▶ **Task to carry out**:
Without the images, print all the entries below exactly as given.

==== Data in this exercise

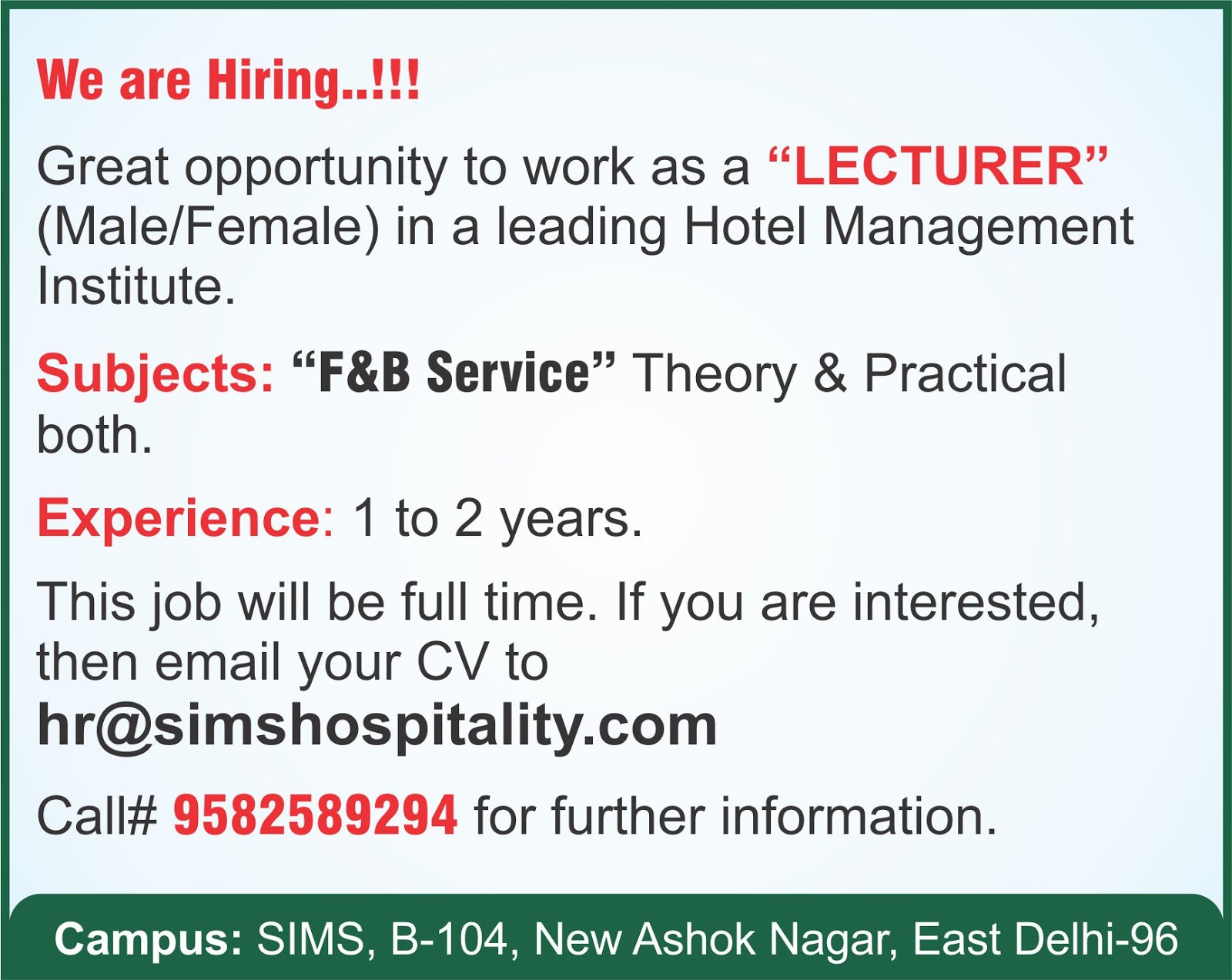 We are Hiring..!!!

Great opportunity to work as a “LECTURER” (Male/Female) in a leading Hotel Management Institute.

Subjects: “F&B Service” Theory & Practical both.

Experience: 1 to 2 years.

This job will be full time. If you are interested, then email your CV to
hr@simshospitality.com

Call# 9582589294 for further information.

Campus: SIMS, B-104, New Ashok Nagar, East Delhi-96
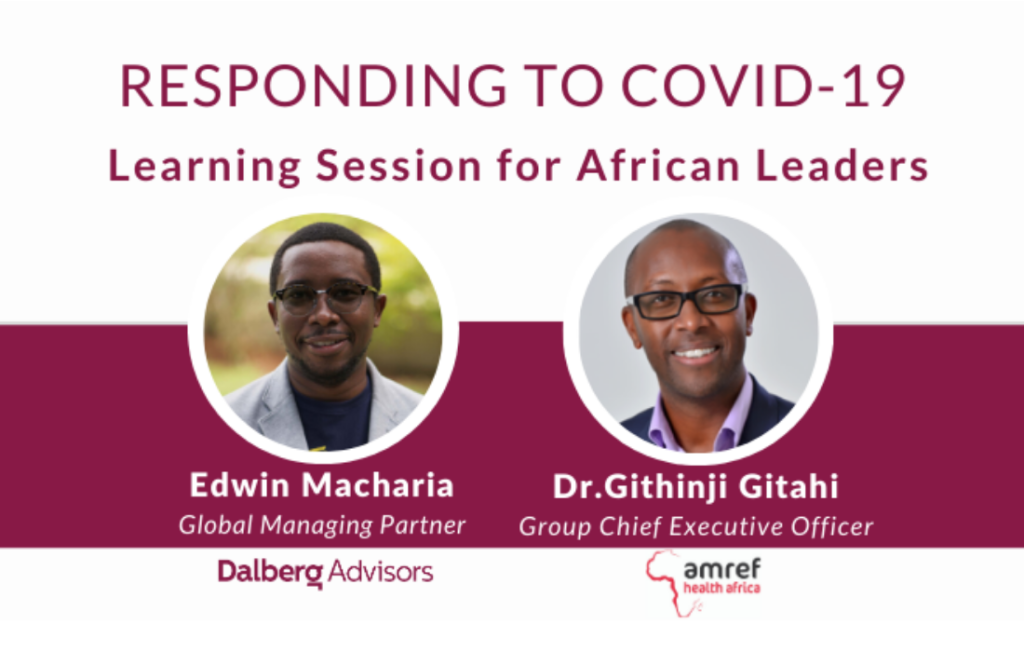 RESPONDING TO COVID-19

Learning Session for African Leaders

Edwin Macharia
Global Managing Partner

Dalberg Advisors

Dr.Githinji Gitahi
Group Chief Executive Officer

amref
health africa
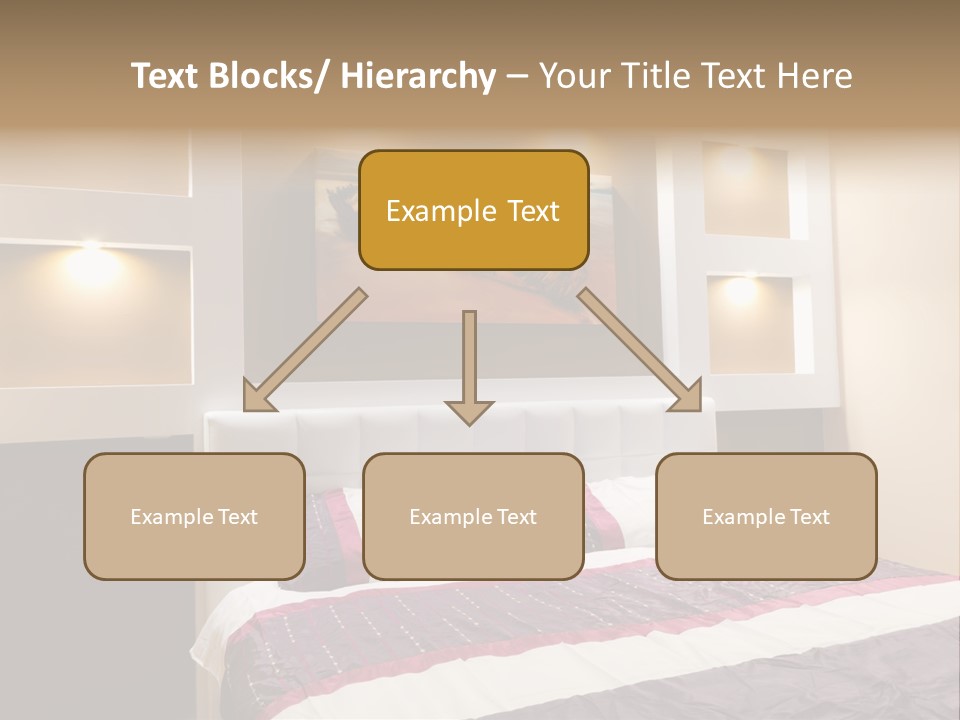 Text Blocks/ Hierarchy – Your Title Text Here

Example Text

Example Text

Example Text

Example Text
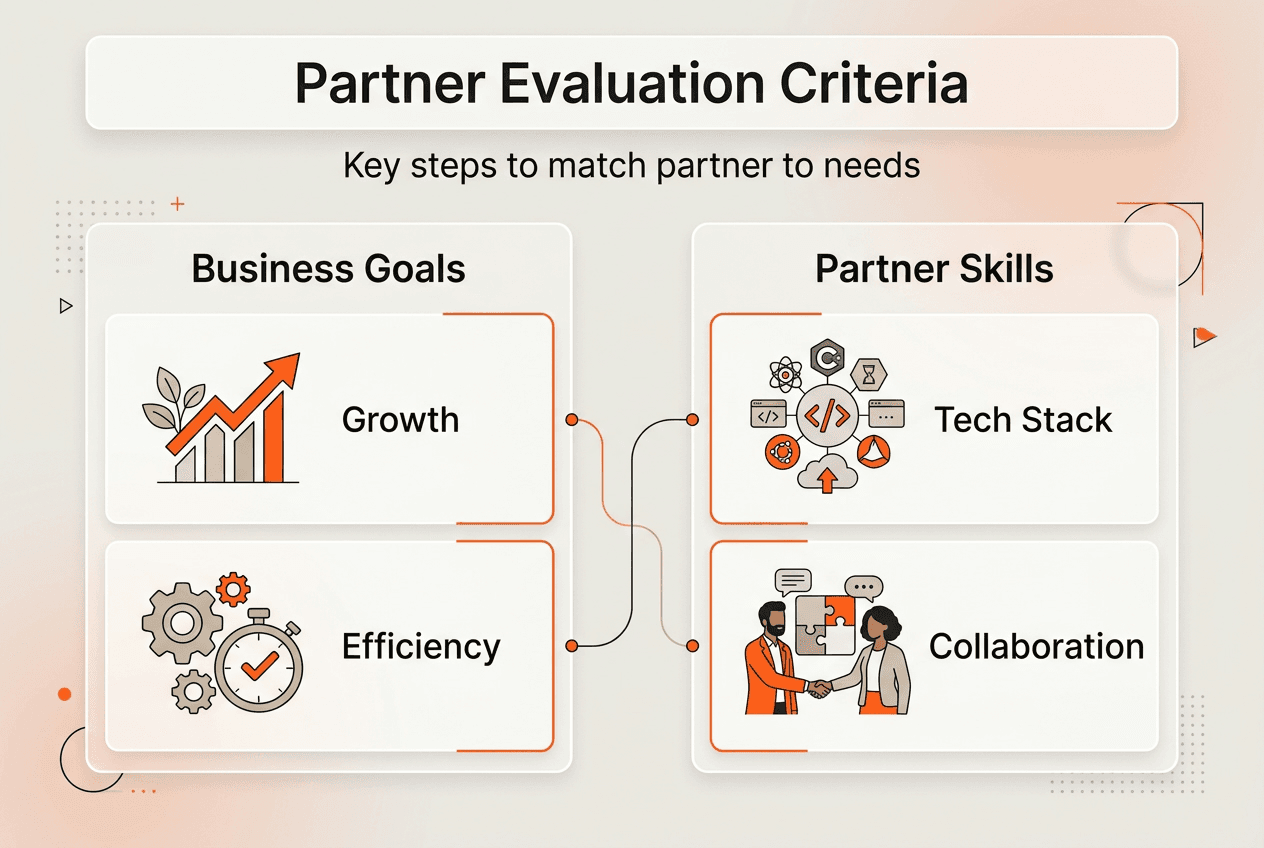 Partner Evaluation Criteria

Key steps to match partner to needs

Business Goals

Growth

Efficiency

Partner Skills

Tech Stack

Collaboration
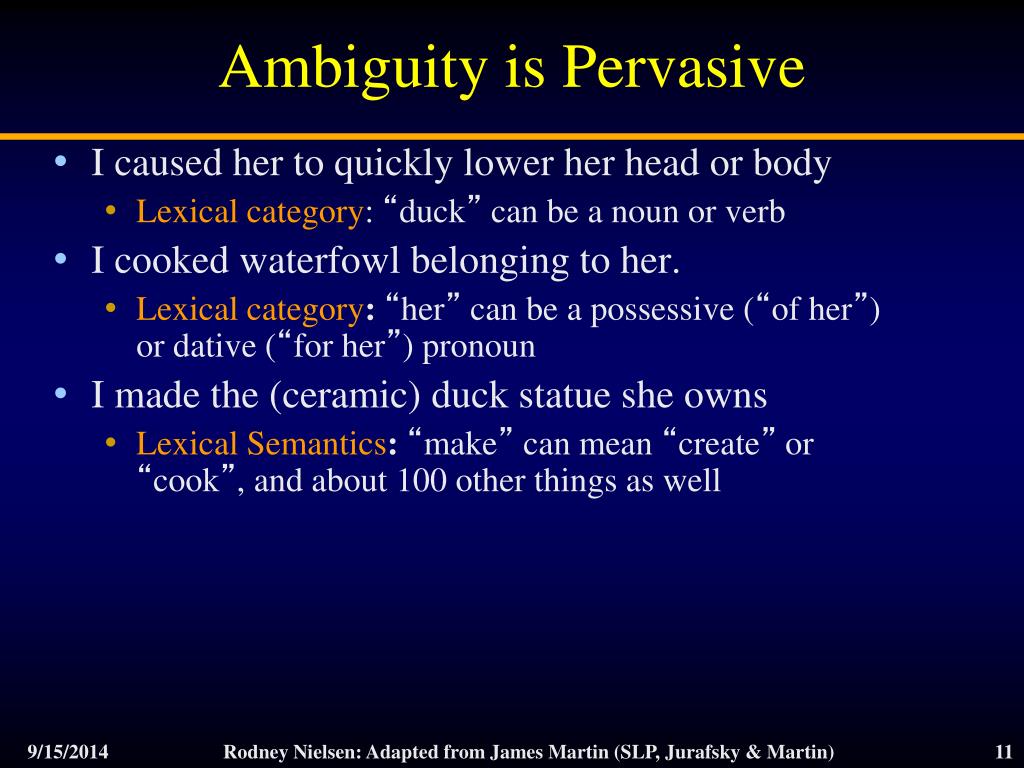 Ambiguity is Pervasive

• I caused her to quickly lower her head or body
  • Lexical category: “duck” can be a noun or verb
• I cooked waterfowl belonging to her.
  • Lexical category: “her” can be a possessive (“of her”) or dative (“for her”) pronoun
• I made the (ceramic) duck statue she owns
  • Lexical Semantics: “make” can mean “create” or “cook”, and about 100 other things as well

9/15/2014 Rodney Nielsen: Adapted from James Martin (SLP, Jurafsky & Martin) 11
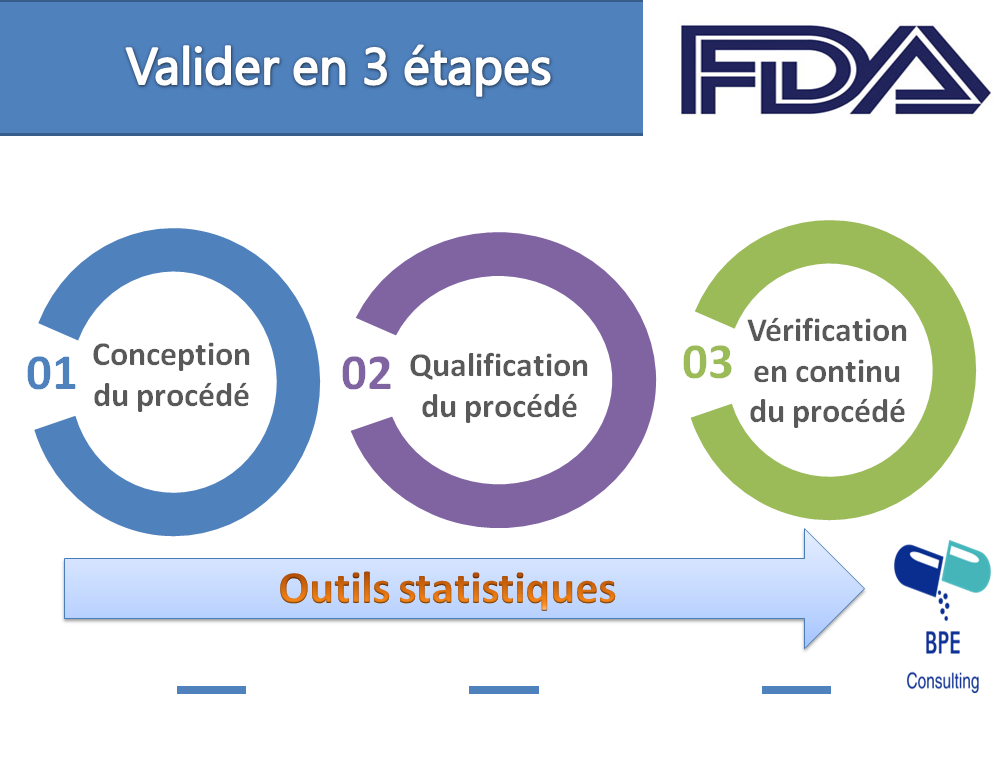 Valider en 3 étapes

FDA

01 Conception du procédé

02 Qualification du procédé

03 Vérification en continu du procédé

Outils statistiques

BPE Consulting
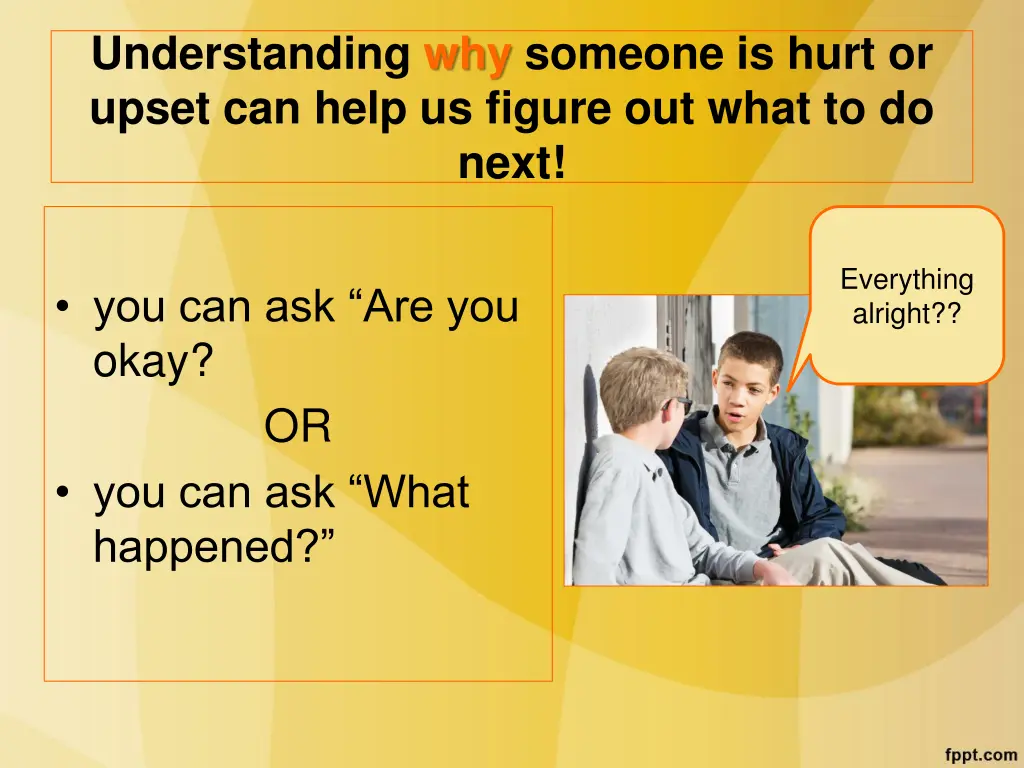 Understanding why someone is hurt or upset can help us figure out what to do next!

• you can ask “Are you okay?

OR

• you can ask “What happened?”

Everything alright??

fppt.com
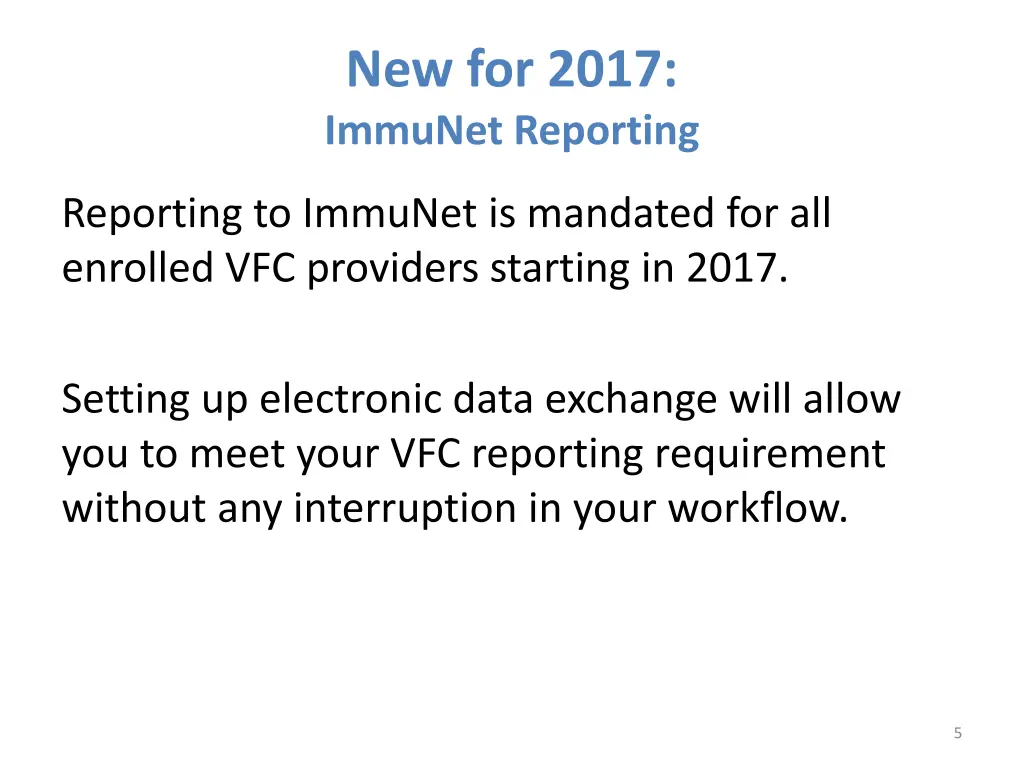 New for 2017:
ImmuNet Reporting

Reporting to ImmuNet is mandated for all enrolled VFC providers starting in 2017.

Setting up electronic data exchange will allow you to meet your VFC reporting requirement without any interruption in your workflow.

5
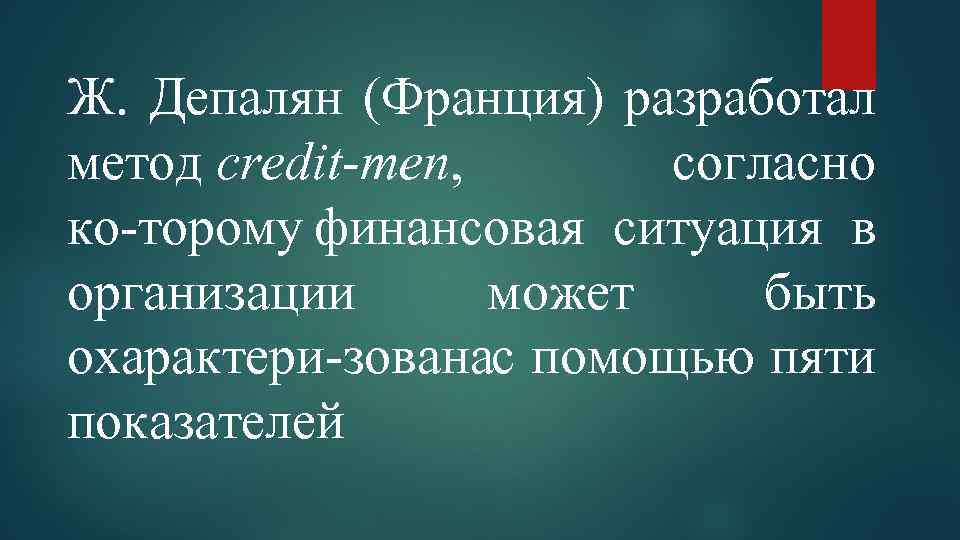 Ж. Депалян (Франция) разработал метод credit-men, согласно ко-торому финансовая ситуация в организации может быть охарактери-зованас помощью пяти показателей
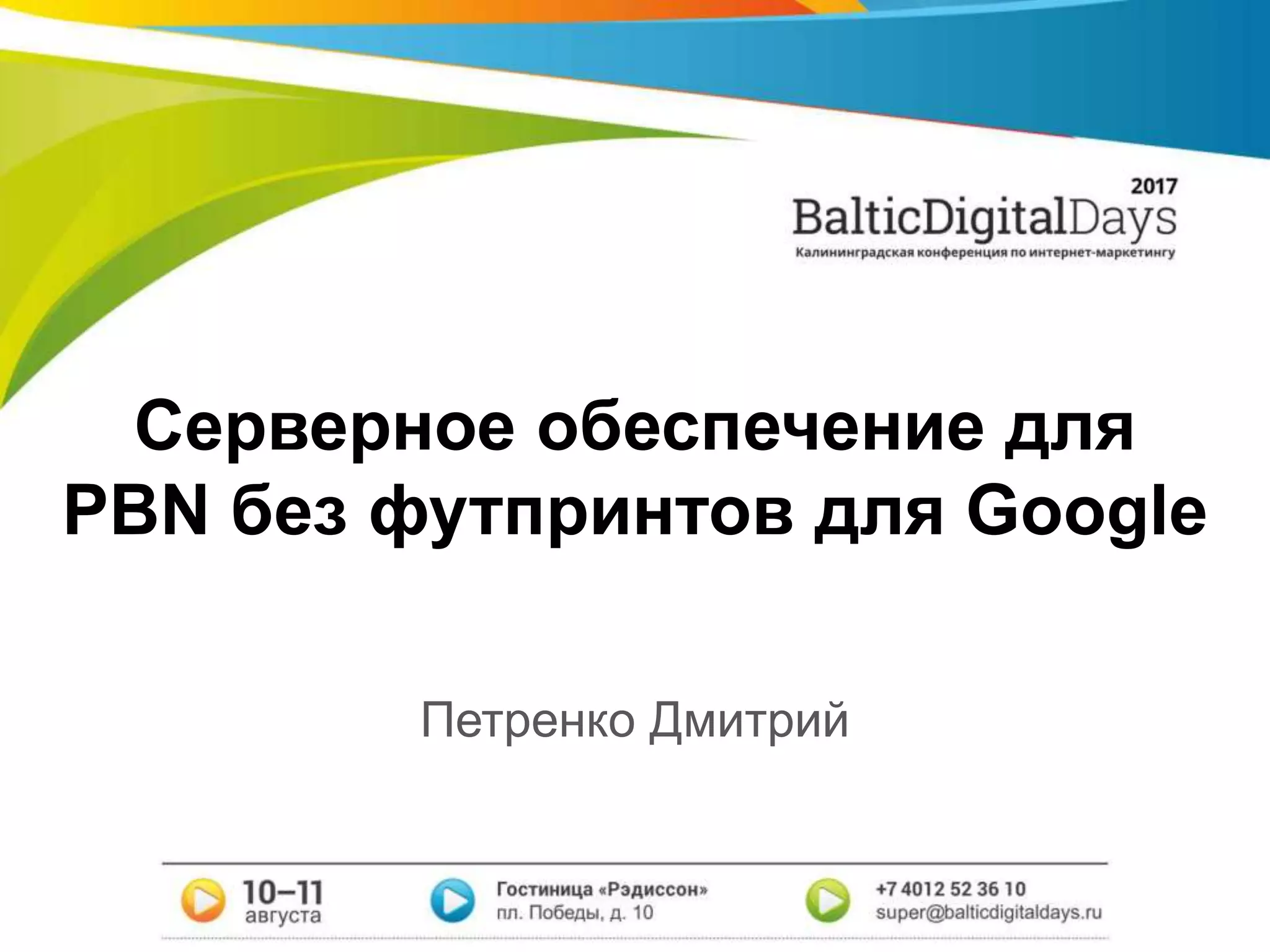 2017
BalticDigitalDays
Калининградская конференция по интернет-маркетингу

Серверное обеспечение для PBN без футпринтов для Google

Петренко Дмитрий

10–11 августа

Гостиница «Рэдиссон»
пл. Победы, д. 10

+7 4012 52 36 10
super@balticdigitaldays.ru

========

▶ **Exercise response**:
 We are Hiring..!!!

Great opportunity to work as a “LECTURER” (Male/Female) in a leading Hotel Management Institute.

Subjects: “F&B Service” Theory & Practical both.

Experience: 1 to 2 years.

This job will be full time. If you are interested, then email your CV to
hr@simshospitality.com

Call# 9582589294 for further information.

Campus: SIMS, B-104, New Ashok Nagar, East Delhi-96
 RESPONDING TO COVID-19

Learning Session for African Leaders

Edwin Macharia
Global Managing Partner

Dalberg Advisors

Dr.Githinji Gitahi
Group Chief Executive Officer

amref
health africa
 Text Blocks/ Hierarchy – Your Title Text Here

Example Text

Example Text

Example Text

Example Text
 Partner Evaluation Criteria

Key steps to match partner to needs

Business Goals

Growth

Efficiency

Partner Skills

Tech Stack

Collaboration
 Ambiguity is Pervasive

• I caused her to quickly lower her head or body
  • Lexical category: “duck” can be a noun or verb
• I cooked waterfowl belonging to her.
  • Lexical category: “her” can be a possessive (“of her”) or dative (“for her”) pronoun
• I made the (ceramic) duck statue she owns
  • Lexical Semantics: “make” can mean “create” or “cook”, and about 100 other things as well

9/15/2014 Rodney Nielsen: Adapted from James Martin (SLP, Jurafsky & Martin) 11
 Valider en 3 étapes

FDA

01 Conception du procédé

02 Qualification du procédé

03 Vérification en continu du procédé

Outils statistiques

BPE Consulting
 Understanding why someone is hurt or upset can help us figure out what to do next!

• you can ask “Are you okay?

OR

• you can ask “What happened?”

Everything alright??

fppt.com
 New for 2017:
ImmuNet Reporting

Reporting to ImmuNet is mandated for all enrolled VFC providers starting in 2017.

Setting up electronic data exchange will allow you to meet your VFC reporting requirement without any interruption in your workflow.

5
 Ж. Депалян (Франция) разработал метод credit-men, согласно ко-торому финансовая ситуация в организации может быть охарактери-зованас помощью пяти показателей
 2017
BalticDigitalDays
Калининградская конференция по интернет-маркетингу

Серверное обеспечение для PBN без футпринтов для Google

Петренко Дмитрий

10–11 августа

Гостиница «Рэдиссон»
пл. Победы, д. 10

+7 4012 52 36 10
super@balticdigitaldays.ru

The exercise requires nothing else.